▶ **WHAT TO WORK ON**
Can you copy out, word for word, only the records below from the line with "Between player's raised" up to and including the line with "5.68 meters"?

|---|

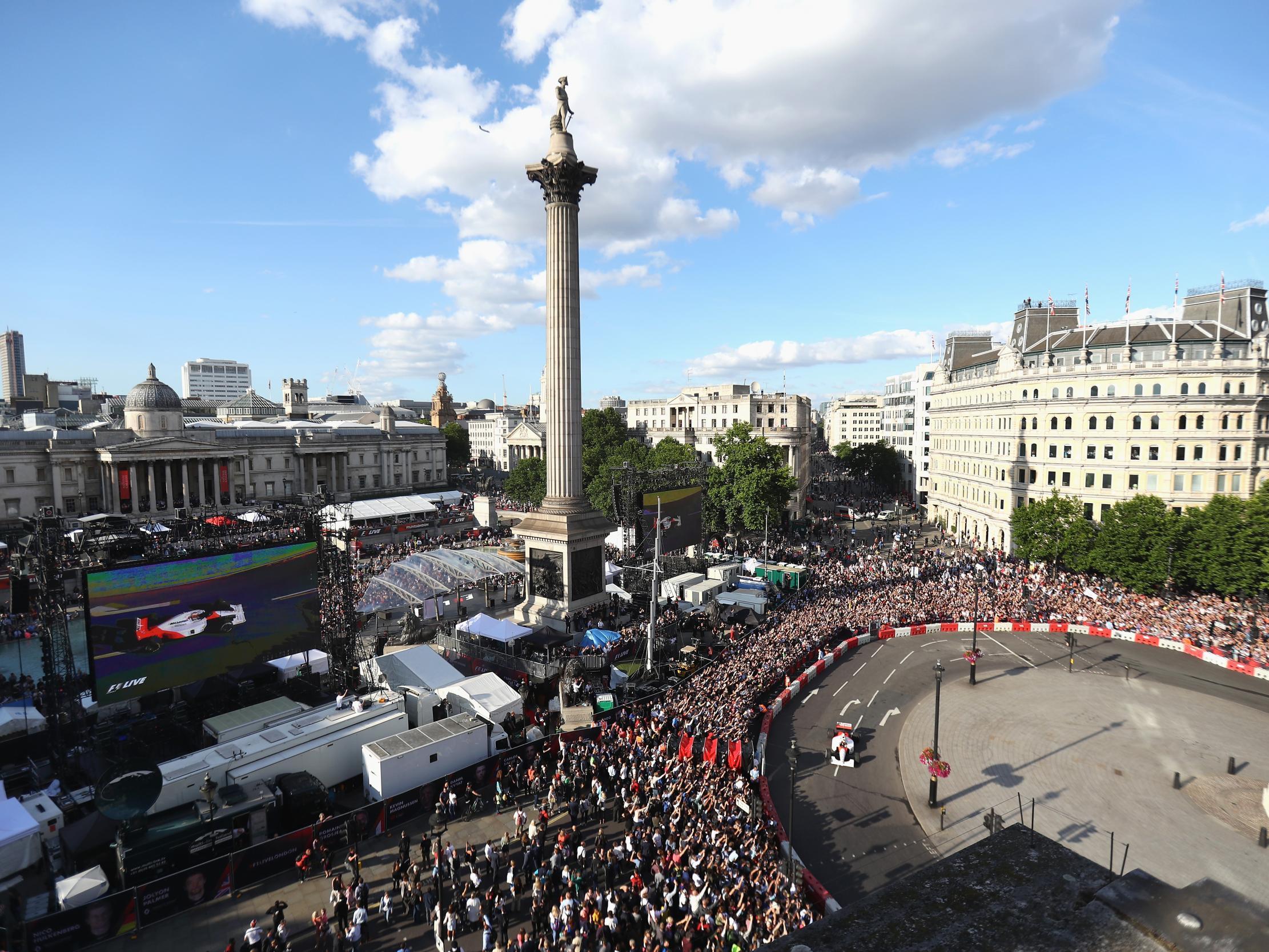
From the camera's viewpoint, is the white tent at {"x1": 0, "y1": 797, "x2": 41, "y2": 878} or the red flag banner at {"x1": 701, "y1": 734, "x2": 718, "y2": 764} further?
the red flag banner at {"x1": 701, "y1": 734, "x2": 718, "y2": 764}

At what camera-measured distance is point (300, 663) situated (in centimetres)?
3102

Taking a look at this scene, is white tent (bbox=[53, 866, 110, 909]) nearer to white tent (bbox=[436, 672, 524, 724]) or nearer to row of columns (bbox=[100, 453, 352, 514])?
white tent (bbox=[436, 672, 524, 724])

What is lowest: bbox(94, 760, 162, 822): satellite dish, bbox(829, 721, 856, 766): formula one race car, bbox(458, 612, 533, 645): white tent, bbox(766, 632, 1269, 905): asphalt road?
bbox(766, 632, 1269, 905): asphalt road

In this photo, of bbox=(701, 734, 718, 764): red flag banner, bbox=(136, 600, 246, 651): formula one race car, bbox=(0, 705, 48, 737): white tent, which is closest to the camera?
bbox=(701, 734, 718, 764): red flag banner

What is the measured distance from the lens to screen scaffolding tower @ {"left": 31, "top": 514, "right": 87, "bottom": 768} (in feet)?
73.4

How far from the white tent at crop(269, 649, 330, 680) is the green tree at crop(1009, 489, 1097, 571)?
4597 centimetres

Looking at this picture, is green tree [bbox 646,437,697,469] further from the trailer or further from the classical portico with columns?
the trailer

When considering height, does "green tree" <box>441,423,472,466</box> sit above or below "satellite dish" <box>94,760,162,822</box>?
above

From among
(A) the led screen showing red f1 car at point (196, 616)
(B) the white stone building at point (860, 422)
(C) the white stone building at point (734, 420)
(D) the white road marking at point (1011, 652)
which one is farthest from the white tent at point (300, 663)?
(B) the white stone building at point (860, 422)

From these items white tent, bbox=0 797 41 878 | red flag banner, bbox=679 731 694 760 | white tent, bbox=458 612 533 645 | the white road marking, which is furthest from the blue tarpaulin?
the white road marking

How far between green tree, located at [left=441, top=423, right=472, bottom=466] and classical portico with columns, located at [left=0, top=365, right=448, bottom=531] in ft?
109

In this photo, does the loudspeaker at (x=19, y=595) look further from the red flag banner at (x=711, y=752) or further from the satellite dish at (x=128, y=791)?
the red flag banner at (x=711, y=752)

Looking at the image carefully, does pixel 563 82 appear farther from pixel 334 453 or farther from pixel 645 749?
pixel 334 453

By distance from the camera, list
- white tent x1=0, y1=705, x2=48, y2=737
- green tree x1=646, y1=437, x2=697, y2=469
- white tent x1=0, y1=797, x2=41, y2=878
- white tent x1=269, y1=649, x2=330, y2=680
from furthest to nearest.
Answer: green tree x1=646, y1=437, x2=697, y2=469
white tent x1=269, y1=649, x2=330, y2=680
white tent x1=0, y1=705, x2=48, y2=737
white tent x1=0, y1=797, x2=41, y2=878
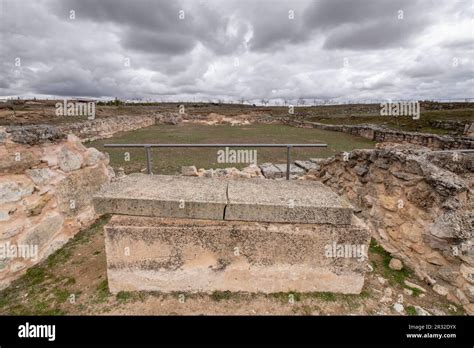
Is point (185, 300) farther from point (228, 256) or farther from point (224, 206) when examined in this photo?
point (224, 206)

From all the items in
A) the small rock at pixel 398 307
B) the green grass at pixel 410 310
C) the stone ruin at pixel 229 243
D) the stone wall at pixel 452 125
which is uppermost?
the stone wall at pixel 452 125

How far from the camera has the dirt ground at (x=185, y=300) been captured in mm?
2658

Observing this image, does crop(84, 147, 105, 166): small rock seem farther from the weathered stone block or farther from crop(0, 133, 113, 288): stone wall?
the weathered stone block

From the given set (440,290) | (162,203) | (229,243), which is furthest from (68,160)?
(440,290)

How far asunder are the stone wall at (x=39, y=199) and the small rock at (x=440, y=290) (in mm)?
5201

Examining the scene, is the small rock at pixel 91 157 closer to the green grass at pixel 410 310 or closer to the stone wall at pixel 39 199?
the stone wall at pixel 39 199

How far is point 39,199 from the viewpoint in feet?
11.8

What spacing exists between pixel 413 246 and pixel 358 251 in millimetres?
1458

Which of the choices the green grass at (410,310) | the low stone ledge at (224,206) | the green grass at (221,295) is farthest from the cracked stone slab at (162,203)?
the green grass at (410,310)

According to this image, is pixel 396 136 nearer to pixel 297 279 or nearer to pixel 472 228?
pixel 472 228

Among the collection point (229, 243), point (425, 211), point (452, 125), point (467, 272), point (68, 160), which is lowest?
point (467, 272)

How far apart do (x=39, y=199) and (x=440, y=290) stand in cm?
540
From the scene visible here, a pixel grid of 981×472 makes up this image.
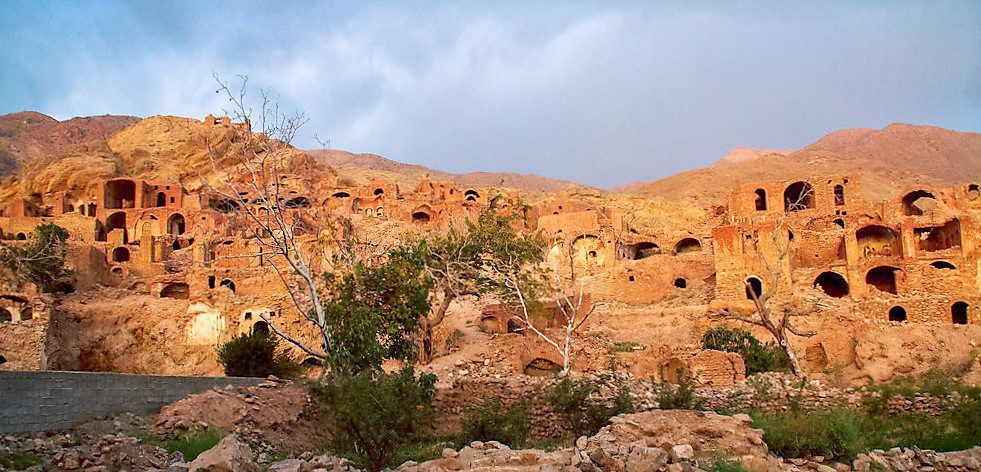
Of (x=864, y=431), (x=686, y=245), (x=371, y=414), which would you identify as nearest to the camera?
(x=371, y=414)

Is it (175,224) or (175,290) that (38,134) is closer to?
(175,224)

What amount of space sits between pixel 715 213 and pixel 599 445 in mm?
37005

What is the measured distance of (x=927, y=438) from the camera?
12336mm

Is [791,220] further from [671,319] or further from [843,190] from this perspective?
[671,319]

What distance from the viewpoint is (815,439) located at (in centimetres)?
1041

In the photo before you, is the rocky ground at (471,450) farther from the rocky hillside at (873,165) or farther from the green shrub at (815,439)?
the rocky hillside at (873,165)

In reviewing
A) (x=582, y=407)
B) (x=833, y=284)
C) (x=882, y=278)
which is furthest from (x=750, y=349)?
(x=882, y=278)

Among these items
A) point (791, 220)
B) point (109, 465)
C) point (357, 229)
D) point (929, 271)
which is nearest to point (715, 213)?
point (791, 220)

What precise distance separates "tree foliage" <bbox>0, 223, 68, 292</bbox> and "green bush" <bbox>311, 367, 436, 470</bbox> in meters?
22.0

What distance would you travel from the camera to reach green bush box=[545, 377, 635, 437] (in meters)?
13.6

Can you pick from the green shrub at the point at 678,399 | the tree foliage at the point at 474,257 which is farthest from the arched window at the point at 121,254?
the green shrub at the point at 678,399

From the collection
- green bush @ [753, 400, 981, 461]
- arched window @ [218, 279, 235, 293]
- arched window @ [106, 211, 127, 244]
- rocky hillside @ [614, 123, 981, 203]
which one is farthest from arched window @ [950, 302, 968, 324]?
arched window @ [106, 211, 127, 244]

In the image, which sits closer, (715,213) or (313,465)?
(313,465)

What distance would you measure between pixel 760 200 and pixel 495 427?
32.6 meters
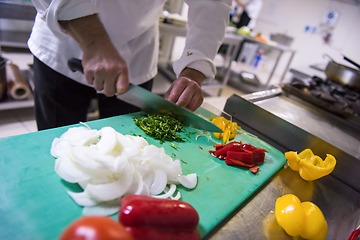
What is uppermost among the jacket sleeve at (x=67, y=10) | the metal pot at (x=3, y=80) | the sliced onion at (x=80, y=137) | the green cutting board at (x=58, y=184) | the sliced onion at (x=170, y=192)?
the jacket sleeve at (x=67, y=10)

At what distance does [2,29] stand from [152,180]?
3.91 meters

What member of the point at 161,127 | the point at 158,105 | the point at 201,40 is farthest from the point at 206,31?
the point at 161,127

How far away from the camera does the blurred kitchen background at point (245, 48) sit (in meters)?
2.31

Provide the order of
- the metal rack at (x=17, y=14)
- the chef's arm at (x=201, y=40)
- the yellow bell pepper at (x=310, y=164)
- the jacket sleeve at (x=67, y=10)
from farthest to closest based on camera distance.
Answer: the metal rack at (x=17, y=14) < the chef's arm at (x=201, y=40) < the yellow bell pepper at (x=310, y=164) < the jacket sleeve at (x=67, y=10)

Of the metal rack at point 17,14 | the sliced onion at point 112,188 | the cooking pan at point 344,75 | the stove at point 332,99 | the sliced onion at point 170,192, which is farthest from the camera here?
the metal rack at point 17,14

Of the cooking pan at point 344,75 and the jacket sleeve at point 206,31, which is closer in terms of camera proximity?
the jacket sleeve at point 206,31

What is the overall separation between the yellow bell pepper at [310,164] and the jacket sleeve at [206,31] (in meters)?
0.65

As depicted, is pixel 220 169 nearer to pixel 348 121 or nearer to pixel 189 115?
pixel 189 115

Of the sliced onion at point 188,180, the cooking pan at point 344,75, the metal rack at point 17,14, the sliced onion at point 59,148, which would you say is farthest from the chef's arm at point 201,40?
the metal rack at point 17,14

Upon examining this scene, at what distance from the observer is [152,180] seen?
80 cm

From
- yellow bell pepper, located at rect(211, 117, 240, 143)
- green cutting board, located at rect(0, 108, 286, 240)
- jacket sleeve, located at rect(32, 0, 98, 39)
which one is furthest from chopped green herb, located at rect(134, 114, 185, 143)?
jacket sleeve, located at rect(32, 0, 98, 39)

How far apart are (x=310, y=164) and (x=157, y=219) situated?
814 mm

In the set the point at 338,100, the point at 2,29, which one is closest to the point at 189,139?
the point at 338,100

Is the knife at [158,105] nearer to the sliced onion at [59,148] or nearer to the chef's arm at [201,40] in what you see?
the chef's arm at [201,40]
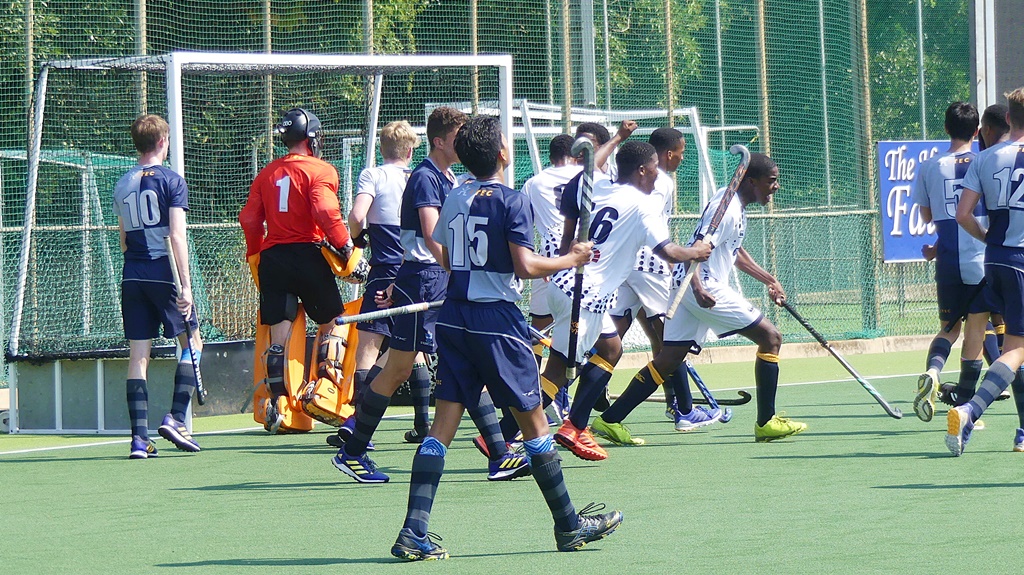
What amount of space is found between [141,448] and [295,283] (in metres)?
1.44

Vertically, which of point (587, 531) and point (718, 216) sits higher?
point (718, 216)

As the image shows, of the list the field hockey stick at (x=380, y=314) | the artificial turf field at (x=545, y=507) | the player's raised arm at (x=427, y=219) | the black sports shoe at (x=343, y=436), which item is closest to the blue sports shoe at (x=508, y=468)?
the artificial turf field at (x=545, y=507)

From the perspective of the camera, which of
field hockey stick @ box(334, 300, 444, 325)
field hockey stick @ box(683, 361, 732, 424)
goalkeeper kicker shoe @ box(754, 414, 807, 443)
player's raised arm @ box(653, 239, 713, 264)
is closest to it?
field hockey stick @ box(334, 300, 444, 325)

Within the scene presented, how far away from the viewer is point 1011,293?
7.92m

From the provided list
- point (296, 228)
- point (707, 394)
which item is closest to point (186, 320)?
point (296, 228)

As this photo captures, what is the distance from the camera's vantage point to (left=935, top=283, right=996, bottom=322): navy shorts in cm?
916

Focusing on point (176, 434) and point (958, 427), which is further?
point (176, 434)

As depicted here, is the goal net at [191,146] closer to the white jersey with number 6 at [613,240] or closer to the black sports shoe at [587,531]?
the white jersey with number 6 at [613,240]

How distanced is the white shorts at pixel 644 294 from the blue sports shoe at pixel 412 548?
3758mm

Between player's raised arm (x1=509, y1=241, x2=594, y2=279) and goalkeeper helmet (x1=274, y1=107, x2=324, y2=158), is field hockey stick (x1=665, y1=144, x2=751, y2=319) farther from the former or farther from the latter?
player's raised arm (x1=509, y1=241, x2=594, y2=279)

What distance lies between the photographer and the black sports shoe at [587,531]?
5.68 meters

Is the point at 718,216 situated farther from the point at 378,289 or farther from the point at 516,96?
the point at 516,96

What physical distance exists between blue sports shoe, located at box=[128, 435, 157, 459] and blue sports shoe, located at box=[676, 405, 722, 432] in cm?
335

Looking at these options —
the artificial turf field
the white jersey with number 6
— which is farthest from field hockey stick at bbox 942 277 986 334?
the white jersey with number 6
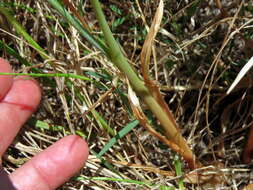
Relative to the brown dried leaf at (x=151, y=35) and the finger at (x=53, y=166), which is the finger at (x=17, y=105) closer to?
the finger at (x=53, y=166)

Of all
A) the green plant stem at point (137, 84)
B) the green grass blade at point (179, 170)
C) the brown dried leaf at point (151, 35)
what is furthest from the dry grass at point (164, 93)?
the brown dried leaf at point (151, 35)

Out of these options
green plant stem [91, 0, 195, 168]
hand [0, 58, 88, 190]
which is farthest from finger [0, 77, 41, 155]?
green plant stem [91, 0, 195, 168]

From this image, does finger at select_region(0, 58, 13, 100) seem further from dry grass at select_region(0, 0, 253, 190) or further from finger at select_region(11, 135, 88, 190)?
finger at select_region(11, 135, 88, 190)

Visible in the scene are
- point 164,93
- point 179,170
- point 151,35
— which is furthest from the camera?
point 164,93

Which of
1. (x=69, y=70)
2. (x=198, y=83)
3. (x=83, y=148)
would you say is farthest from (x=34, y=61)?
(x=198, y=83)

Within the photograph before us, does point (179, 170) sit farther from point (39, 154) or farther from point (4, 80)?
point (4, 80)

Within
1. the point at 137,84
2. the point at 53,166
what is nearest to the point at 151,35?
the point at 137,84

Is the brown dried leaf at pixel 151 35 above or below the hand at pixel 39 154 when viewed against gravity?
above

|---|

▶ **OUTPUT OF THE TASK**
Between player's raised arm (x1=509, y1=241, x2=594, y2=279) and goalkeeper helmet (x1=274, y1=107, x2=324, y2=158), is field hockey stick (x1=665, y1=144, x2=751, y2=319) farther from the former or farther from the latter?
player's raised arm (x1=509, y1=241, x2=594, y2=279)

What distance lies between the photographer and the black sports shoe at [587,531]?
5.68 meters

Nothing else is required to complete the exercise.